### [Do this]
Turn the listing below into a Markdown table with the columns Row and Text. Cover everything from the start of the listing through the line with "0.87 meters", and leave out the blank lines.

### [Extracted records]
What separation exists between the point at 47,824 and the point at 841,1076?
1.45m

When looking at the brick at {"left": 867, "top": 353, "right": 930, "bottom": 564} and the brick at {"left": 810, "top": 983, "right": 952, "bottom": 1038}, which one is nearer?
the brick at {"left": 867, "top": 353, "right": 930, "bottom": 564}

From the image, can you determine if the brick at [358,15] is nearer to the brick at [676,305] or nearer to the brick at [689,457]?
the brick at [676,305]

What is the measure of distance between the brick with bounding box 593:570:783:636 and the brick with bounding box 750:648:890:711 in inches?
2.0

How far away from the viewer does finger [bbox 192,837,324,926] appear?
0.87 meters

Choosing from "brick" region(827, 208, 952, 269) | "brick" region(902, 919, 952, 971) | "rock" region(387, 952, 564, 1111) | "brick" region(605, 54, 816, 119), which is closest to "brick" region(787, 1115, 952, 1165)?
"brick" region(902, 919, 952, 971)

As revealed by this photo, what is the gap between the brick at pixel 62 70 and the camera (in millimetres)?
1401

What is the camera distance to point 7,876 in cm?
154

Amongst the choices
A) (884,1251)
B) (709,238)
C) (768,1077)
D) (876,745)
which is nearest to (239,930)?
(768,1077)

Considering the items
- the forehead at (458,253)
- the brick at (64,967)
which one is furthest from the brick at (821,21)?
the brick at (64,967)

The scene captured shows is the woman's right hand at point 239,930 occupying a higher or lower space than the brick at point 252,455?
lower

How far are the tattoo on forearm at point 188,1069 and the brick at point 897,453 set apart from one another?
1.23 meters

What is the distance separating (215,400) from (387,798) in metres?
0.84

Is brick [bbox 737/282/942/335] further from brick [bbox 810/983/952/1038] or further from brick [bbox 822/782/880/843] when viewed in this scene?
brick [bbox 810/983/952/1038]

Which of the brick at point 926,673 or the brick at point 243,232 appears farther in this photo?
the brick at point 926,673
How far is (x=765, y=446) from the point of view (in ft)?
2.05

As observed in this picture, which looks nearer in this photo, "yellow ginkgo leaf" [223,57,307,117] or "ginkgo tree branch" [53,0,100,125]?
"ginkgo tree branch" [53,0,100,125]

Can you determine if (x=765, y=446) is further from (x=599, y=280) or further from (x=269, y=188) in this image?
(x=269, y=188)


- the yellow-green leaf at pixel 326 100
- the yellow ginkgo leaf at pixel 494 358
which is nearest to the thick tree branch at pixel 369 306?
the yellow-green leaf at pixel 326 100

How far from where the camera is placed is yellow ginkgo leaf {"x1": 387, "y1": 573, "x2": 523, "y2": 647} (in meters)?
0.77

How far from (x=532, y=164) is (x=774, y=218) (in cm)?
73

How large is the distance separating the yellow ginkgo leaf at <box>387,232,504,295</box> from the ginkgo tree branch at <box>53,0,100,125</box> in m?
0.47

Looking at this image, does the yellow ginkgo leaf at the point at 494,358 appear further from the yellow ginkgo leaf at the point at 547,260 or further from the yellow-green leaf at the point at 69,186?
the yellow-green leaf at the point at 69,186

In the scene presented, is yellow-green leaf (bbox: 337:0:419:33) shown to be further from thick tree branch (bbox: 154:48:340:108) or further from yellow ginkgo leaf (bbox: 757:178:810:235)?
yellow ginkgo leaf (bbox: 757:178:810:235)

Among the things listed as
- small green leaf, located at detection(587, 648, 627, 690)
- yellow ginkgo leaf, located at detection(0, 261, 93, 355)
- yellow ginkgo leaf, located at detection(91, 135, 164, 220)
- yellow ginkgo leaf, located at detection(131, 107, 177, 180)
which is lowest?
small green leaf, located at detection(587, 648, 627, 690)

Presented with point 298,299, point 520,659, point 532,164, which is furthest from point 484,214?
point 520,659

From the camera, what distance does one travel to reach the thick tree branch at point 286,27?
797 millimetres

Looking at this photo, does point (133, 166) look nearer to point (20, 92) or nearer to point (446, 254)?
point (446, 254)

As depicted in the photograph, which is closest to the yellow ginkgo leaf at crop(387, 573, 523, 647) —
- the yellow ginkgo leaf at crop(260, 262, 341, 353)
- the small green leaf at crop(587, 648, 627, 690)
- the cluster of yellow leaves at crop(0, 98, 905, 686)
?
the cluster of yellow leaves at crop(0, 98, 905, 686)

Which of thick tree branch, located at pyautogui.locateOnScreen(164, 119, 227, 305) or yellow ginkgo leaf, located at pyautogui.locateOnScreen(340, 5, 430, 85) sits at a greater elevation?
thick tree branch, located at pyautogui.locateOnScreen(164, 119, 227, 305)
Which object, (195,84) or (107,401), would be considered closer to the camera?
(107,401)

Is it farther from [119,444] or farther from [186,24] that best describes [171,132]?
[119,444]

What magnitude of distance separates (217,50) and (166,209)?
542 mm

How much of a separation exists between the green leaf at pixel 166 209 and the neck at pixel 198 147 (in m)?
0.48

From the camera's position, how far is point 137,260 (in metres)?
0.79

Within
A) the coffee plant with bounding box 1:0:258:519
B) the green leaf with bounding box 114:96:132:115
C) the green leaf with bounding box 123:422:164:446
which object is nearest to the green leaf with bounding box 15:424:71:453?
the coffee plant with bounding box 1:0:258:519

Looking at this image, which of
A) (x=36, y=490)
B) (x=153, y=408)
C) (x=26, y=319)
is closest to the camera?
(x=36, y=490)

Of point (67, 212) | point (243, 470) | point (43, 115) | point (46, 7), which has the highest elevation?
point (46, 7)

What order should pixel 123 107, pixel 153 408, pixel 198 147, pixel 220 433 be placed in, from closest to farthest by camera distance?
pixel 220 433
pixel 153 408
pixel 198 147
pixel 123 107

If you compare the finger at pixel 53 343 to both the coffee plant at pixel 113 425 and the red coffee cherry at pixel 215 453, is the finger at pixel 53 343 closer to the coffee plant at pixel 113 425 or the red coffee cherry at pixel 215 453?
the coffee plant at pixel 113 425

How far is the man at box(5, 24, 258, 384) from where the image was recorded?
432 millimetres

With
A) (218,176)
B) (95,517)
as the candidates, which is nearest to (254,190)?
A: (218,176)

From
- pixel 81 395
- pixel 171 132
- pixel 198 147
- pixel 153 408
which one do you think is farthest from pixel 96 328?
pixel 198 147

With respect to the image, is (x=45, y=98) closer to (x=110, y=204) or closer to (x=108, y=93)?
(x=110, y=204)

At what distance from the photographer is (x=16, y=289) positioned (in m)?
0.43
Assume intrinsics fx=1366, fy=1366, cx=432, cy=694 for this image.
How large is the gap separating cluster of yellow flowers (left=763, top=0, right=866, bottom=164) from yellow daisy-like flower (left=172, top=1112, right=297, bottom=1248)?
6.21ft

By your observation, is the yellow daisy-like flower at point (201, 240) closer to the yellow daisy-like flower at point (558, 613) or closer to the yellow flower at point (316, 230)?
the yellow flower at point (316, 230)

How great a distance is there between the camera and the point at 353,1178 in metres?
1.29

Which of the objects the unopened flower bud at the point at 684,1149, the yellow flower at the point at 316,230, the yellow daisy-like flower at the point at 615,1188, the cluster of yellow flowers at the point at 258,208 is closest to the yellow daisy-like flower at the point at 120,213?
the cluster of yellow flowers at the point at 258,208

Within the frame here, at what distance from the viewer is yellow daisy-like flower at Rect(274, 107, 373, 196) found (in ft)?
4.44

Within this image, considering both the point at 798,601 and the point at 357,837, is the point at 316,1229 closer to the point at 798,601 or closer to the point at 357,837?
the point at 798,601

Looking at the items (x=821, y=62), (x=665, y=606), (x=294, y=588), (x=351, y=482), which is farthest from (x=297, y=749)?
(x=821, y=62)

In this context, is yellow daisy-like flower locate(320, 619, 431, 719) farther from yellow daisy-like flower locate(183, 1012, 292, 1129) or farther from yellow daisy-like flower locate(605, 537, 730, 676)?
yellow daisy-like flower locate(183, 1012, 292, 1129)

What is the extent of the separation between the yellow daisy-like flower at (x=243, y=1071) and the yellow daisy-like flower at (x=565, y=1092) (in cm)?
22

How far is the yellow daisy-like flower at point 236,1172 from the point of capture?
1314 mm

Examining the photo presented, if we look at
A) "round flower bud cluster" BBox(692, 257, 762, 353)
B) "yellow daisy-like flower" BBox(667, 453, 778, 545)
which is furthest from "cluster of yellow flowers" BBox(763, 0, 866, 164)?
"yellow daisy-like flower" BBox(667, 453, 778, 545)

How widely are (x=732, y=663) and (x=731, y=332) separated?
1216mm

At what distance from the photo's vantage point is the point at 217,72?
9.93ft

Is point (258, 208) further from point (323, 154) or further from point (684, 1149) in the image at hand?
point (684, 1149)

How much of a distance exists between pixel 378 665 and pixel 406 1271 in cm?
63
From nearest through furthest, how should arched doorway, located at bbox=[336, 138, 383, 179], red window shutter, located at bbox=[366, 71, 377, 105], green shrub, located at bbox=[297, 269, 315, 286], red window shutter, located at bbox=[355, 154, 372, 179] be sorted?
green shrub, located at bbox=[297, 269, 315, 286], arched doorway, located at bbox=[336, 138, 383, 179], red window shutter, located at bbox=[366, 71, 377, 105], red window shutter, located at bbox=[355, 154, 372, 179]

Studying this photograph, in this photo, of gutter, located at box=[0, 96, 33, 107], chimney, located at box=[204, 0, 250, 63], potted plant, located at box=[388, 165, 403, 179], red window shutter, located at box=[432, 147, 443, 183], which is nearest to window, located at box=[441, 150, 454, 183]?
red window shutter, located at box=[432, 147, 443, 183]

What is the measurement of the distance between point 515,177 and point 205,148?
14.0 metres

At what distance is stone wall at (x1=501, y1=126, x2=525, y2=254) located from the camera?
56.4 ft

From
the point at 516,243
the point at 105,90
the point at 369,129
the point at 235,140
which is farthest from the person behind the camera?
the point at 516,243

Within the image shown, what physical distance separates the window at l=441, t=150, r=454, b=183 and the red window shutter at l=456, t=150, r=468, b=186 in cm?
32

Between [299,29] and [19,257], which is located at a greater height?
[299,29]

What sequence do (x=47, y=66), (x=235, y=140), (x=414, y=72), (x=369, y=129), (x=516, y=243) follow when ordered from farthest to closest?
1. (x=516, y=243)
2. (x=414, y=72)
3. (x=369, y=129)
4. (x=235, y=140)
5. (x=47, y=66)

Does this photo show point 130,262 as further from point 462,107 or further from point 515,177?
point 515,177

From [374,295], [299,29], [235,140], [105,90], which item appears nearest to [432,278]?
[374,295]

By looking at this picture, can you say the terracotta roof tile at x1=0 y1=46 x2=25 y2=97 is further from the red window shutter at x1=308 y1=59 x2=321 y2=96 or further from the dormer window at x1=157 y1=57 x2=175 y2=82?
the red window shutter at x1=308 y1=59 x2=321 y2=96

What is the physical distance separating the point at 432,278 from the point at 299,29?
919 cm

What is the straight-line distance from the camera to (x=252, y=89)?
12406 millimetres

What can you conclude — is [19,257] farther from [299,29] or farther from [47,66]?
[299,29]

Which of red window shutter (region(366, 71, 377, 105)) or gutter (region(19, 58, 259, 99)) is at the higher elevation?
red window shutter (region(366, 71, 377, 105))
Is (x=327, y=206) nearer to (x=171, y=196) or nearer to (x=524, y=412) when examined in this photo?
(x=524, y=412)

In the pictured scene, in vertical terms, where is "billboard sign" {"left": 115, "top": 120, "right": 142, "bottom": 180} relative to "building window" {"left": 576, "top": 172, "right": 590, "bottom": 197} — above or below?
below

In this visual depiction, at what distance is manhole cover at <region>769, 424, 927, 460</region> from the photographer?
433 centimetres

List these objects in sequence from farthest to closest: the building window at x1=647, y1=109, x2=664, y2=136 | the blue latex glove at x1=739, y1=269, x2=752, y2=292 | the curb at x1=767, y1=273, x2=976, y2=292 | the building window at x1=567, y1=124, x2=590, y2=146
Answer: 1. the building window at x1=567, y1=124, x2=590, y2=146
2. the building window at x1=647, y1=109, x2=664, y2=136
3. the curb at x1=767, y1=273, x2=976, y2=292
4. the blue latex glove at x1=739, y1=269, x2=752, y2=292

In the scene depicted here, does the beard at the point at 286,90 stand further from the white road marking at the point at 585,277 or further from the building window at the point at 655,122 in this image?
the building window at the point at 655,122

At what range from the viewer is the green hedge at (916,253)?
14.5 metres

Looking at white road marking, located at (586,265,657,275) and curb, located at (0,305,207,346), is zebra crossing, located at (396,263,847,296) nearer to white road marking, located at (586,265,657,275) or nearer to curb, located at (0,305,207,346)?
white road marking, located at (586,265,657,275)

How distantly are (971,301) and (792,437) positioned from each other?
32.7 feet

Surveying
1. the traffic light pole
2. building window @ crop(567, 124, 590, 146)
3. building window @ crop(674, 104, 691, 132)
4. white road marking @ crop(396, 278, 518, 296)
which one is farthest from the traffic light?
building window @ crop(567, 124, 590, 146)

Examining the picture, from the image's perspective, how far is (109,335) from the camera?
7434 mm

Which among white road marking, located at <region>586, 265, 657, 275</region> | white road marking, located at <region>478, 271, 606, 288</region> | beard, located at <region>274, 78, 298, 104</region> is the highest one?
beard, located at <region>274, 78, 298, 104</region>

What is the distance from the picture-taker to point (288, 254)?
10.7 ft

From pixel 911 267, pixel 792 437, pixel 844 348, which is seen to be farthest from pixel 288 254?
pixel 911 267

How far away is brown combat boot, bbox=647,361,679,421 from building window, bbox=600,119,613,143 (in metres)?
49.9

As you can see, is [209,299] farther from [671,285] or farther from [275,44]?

### [Complete response]
| Row | Text |
|---|---|
| 1 | What separation exists between the point at 47,824 and the point at 841,1076? |
| 2 | 1.45m |
| 3 | When looking at the brick at {"left": 867, "top": 353, "right": 930, "bottom": 564} and the brick at {"left": 810, "top": 983, "right": 952, "bottom": 1038}, which one is nearer? |
| 4 | the brick at {"left": 867, "top": 353, "right": 930, "bottom": 564} |
| 5 | From the image, can you determine if the brick at [358,15] is nearer to the brick at [676,305] or nearer to the brick at [689,457]? |
| 6 | the brick at [676,305] |
| 7 | What is the measure of distance between the brick with bounding box 593:570:783:636 and the brick with bounding box 750:648:890:711 in inches? |
| 8 | 2.0 |
| 9 | How far away from the viewer does finger [bbox 192,837,324,926] appear? |
| 10 | 0.87 meters |